Mali : le Jnim exploite les mines d’or pour alimenter ses offensives
Les groupes armés opérant dans le Sahel ont trouvé une source de financement aussi lucrative que controversée : les gisements d’or malien. Parmi eux, le Jnim (Groupe de soutien à l’islam et aux musulmans) s’illustre par une stratégie redoutable, ciblant spécifiquement les entreprises chinoises dans les zones minières du pays.
une mainmise jihadiste sur les ressources stratégiques
Depuis plusieurs années, le Mali, riche en ressources naturelles, est devenu un terrain de prédilection pour les groupes extrémistes. Le Jnim, affilié à Al-Qaïda, a perfectionné une méthode d’extorsion méthodique : rançonner les orpailleurs et sociétés minières, en particulier celles venues de Chine, pour alimenter ses campagnes militaires et renforcer son influence.
Les sites aurifères du Mali représentent une manne financière inestimable. En imposant des taxes forcées, des paiements de protection ou en détournant directement une partie de la production, les jihadistes génèrent des millions de dollars chaque année. Ces fonds servent ensuite à acheter des armes, à recruter des combattants et à étendre leur emprise territoriale.
des attaques ciblées contre des intérêts étrangers
Les exploitations minières chinoises, souvent perçues comme des cibles faciles en raison de leur isolement géographique et de leurs moyens de sécurité limités, sont régulièrement victimes d’enlèvements, de vols ou de menaces. Les jihadistes n’hésitent pas à prendre en otage des responsables ou à saisir du matériel pour exiger des rançons colossales.
Ces pratiques ont poussé certaines sociétés à cesser leurs activités ou à quitter le pays, fragilisant davantage l’économie locale. Pourtant, malgré les risques, de nombreux investisseurs étrangers continuent d’affluer vers le Mali, attirés par le potentiel aurifère du sous-sol.
un équilibre précaire entre sécurité et rentabilité
Face à cette menace persistante, les autorités maliennes, soutenues par des partenaires internationaux, tentent de renforcer la protection des zones minières.
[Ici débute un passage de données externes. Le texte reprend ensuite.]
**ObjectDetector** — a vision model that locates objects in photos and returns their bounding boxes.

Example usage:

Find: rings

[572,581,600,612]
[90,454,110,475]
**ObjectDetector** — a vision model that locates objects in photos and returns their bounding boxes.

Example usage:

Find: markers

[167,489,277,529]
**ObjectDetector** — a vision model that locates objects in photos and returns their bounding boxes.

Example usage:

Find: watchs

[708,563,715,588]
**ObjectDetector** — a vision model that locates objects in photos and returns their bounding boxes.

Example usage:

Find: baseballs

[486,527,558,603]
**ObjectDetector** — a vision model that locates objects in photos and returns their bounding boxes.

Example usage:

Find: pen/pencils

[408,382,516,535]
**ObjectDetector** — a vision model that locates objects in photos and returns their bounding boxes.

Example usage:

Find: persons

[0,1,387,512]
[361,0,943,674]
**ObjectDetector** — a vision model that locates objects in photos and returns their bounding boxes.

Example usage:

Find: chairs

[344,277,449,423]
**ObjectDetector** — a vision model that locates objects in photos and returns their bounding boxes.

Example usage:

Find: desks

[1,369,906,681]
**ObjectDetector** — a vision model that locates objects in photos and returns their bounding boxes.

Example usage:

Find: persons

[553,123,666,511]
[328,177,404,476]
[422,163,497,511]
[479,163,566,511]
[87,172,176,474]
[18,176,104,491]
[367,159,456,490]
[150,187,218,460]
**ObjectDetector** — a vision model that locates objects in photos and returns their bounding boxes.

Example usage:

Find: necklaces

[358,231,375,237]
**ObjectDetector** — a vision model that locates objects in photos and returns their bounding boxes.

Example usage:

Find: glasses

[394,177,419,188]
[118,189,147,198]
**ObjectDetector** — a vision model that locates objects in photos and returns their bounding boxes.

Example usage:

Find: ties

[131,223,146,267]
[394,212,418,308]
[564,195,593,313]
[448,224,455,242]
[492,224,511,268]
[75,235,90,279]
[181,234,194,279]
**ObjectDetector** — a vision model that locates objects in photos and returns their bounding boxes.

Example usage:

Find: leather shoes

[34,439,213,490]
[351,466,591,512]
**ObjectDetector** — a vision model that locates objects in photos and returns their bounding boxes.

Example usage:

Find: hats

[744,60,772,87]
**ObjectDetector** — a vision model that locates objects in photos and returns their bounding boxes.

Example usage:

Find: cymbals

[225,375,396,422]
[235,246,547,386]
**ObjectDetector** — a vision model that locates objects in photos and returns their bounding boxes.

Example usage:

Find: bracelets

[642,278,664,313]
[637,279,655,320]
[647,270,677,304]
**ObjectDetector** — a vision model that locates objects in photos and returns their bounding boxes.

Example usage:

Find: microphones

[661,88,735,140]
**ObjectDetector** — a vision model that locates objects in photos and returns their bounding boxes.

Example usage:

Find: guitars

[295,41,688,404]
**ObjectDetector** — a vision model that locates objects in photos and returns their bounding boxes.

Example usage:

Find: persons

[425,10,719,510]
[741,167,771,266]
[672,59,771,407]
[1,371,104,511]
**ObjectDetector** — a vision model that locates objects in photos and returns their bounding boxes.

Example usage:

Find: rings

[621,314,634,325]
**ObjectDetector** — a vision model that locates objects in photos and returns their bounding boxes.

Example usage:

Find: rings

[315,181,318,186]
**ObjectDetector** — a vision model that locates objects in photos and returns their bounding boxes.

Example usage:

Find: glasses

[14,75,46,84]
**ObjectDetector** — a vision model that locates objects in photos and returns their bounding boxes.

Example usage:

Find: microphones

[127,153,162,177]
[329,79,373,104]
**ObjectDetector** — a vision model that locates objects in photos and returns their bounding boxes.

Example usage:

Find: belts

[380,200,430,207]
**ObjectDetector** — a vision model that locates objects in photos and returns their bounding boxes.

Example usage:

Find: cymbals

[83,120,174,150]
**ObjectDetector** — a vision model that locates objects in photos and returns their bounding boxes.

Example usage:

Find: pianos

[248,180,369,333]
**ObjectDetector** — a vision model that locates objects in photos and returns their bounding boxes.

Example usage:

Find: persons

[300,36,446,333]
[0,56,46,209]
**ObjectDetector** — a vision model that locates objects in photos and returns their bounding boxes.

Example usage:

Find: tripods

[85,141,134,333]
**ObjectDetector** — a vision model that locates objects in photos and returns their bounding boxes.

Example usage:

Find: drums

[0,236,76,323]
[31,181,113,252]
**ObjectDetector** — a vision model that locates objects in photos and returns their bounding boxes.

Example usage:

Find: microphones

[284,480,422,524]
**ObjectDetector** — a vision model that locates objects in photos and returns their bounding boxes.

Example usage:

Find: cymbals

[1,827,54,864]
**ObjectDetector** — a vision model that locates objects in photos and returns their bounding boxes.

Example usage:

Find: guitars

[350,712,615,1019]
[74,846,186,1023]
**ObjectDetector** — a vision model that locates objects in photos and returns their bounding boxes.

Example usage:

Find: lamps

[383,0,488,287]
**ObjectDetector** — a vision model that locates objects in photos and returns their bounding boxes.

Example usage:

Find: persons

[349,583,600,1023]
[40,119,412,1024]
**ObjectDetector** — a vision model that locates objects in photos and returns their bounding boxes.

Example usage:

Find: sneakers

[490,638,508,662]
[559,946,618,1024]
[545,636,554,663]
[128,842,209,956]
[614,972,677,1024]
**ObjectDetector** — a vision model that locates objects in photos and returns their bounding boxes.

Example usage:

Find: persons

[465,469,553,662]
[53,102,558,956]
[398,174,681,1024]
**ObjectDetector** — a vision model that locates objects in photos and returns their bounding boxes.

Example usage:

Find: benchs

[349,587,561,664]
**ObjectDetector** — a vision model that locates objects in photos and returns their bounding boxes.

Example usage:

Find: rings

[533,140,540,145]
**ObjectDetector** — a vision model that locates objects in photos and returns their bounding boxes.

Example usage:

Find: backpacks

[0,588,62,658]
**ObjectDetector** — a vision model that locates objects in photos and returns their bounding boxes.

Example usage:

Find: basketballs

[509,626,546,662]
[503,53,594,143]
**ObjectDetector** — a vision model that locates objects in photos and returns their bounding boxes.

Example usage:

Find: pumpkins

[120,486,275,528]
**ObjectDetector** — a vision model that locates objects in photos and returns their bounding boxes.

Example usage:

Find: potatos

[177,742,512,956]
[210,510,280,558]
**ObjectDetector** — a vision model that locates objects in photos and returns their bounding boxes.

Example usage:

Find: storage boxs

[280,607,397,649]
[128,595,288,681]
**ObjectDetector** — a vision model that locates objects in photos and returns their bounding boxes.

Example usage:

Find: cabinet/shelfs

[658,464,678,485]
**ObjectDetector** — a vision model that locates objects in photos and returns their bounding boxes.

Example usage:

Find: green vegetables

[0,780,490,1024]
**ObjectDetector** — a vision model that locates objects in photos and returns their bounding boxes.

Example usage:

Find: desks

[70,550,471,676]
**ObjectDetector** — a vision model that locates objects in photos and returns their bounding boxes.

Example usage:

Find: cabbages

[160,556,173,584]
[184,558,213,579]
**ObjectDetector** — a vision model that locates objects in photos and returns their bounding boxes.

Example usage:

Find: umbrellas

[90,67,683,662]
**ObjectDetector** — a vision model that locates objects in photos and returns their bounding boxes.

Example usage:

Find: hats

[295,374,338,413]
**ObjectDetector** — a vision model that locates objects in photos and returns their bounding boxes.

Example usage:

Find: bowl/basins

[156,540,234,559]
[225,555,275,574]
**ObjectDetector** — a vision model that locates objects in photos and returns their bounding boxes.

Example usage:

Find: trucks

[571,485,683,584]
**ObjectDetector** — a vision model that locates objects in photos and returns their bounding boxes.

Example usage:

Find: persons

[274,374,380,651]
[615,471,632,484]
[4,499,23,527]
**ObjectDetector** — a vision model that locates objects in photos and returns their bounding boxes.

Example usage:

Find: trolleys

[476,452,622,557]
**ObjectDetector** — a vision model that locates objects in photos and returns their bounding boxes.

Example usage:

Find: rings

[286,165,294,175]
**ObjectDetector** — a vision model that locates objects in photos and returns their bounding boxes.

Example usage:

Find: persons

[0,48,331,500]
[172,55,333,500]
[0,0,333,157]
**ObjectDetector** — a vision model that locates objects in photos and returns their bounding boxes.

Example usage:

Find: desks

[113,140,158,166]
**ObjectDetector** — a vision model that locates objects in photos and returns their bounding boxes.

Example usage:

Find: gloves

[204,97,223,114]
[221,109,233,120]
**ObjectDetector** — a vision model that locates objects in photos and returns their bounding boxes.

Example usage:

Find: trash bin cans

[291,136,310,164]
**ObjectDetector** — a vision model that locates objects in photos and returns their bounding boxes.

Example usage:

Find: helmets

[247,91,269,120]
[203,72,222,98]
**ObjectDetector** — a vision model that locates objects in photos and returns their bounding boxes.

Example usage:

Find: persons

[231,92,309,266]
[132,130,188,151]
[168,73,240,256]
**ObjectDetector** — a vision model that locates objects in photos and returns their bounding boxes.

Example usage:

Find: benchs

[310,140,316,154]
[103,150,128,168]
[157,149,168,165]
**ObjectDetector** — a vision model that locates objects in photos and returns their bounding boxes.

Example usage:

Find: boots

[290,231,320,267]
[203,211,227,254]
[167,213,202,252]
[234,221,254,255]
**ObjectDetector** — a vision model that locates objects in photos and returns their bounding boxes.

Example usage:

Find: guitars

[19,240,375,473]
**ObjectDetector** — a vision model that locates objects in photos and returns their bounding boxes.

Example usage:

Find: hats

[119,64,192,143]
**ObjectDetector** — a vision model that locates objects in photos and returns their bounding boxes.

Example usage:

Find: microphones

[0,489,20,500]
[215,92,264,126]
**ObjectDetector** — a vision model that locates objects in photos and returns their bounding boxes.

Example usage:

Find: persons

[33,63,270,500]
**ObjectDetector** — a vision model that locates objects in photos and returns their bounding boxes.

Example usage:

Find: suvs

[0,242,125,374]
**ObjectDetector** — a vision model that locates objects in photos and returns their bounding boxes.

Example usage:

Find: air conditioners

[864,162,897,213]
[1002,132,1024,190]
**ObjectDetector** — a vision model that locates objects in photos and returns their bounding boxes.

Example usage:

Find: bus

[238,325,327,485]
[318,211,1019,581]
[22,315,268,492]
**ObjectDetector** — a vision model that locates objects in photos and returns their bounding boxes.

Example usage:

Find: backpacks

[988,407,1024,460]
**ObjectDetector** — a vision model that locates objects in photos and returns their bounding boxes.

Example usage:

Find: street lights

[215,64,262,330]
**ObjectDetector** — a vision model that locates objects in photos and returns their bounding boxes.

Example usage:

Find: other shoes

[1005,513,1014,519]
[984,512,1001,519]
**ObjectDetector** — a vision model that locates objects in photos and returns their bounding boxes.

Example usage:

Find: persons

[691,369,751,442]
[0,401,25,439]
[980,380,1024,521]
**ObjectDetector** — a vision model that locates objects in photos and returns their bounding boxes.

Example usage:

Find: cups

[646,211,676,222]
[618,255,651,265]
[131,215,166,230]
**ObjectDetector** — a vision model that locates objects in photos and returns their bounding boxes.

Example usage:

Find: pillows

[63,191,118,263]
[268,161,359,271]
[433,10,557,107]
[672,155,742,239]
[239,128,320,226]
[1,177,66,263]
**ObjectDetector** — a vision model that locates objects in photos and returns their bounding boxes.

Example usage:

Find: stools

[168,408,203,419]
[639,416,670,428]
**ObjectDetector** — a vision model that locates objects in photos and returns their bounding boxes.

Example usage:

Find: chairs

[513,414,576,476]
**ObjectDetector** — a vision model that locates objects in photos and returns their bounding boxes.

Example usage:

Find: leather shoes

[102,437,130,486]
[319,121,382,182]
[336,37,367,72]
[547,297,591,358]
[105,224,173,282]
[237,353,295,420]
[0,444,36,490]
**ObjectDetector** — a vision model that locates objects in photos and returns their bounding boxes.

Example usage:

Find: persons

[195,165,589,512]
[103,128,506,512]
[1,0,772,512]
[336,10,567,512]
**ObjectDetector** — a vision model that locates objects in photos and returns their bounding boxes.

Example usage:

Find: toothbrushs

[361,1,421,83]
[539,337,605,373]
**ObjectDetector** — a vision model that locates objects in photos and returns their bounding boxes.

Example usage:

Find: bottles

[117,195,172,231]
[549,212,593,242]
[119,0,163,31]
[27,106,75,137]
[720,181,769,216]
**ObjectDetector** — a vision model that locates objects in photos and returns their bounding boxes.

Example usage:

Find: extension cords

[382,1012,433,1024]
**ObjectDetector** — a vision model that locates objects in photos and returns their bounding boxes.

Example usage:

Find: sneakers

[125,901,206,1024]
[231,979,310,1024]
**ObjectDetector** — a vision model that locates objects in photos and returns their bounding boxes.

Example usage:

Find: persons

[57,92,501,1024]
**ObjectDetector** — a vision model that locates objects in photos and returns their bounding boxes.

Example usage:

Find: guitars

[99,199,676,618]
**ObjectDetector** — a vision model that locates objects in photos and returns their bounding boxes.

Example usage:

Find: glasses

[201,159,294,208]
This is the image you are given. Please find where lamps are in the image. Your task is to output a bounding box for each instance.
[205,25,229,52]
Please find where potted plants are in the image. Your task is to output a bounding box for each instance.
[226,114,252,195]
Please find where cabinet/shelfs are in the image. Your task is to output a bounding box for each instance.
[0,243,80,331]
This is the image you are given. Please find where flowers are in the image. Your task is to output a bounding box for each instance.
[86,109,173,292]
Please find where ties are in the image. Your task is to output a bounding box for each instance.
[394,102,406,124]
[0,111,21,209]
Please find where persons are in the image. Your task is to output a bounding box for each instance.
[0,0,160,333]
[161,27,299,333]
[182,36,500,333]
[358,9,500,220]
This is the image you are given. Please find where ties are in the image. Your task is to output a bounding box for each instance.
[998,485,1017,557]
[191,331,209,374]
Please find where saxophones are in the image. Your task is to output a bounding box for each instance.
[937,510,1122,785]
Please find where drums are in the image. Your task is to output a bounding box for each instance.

Cependant, la tâche s’avère ardue : les groupes armés opèrent dans des régions difficilement accessibles, où l’État peine à imposer son autorité.
Les compagnies minières doivent désormais composer avec un environnement de plus en plus hostile. Certaines ont renforcé leurs dispositifs de sécurité, tandis que d’autres négocient directement avec les autorités locales pour éviter les conflits. Pourtant, la financiarisation du terrorisme par l’or reste un défis majeur pour la stabilité du Sahel.
Dans ce contexte, la question se pose : comment concilier exploitation minière et sécurité des travailleurs, sans alimenter indirectement les groupes armés ? Une équation complexe qui dépasse largement les frontières du Mali.